Neighbor then proceeds to shove the father onto the dad’s car bonnet and starts to rain down axe kicks. Now the father has the choice of blocking the kicks and probably shattering his arms, or letting his bonnet get absolutely caved in. After about 8 or 9 of these, neighbor says, “You said you can fight, so I thought I would test you.” Anyways, the idiots end up calling the police, who care way more about Jules being abused than about the car. Parents eventually lost the kids and Jules now lives with his uncle and aunt who are absolute sweethearts.

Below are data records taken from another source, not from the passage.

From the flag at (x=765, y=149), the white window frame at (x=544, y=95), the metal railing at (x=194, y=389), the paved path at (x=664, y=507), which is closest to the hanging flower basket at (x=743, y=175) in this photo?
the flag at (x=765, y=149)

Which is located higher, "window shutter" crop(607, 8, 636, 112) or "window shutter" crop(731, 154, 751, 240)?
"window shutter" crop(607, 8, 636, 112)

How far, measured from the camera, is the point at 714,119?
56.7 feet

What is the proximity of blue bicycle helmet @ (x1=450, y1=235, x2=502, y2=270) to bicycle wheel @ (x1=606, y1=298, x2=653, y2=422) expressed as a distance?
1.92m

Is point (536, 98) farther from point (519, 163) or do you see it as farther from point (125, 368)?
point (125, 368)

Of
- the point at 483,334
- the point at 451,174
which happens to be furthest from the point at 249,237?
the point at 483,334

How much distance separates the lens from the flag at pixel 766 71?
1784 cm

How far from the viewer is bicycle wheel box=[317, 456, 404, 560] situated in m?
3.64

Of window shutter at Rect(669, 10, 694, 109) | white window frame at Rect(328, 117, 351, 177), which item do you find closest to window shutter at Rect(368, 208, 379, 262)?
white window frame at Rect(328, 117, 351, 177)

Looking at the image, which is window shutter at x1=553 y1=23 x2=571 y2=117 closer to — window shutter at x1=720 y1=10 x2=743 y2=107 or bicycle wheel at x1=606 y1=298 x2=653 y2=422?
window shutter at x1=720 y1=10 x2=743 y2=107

7 years on, Jules just got his A-Level results, got into his dream university, and my neighbor is going to help him move into accommodation. They’re honestly like brothers now and it’s so beautiful.

Vinaris

1. You Pissed Off The Wrong Guy

My son was maybe 8 months old and was recently diagnosed as profoundly deaf. Deaf kids will often inhale to make vibrations and noise that they can somewhat “hear” for stimulation. We were on pins and needles as I had just lost my job and our insurance and the cochlear implant surgery was going to cost us $170k. We’d have to sell the house and one of the cars. We needed a break and our in-laws took us to the food court at a local mall. Our boy started to inhale and gasp.

“He needs a beating,” a fat twenty-something-year-old said not so quietly to her friends at the table next to us.

I rarely curse in public and am generally non-confrontational, but a stream of insulting profanity issued from my mouth for a good 10 minutes that would have put a sailor to shame. I found I couldn’t stop and it got on the verge of Bukowskian poetry.

I insulted her, her mother, her weight, and her pinched-faced friends. I launched into the smell of her unmentionables, how fat she was, how she’d only be able to reproduce with a blind drunken moron with a deathwish as she was uglier than the devil’s butthole on fire with the poop of hell. And it only progressed from there. F. Lee Ermey’s Marine Drill Sergeant from Full Metal Jacket would have told me to tone it down a bit. I told her he was deaf and that we couldn’t stop it and that this was a food court in a pissant Southern town filled with pissant inbred hellspawned redneck ignorant mutant troglodytes that embarrass normal troglodytes.

The food court was silent and all the eyes were upon us.

And then it progressed from there.

She got up and left crying.

I can honestly say the whole rant was involuntary, like a pus-filled boil popping and draining in a torrent. I had never done anything like this before and have not done it since. I feel bad for her to this day.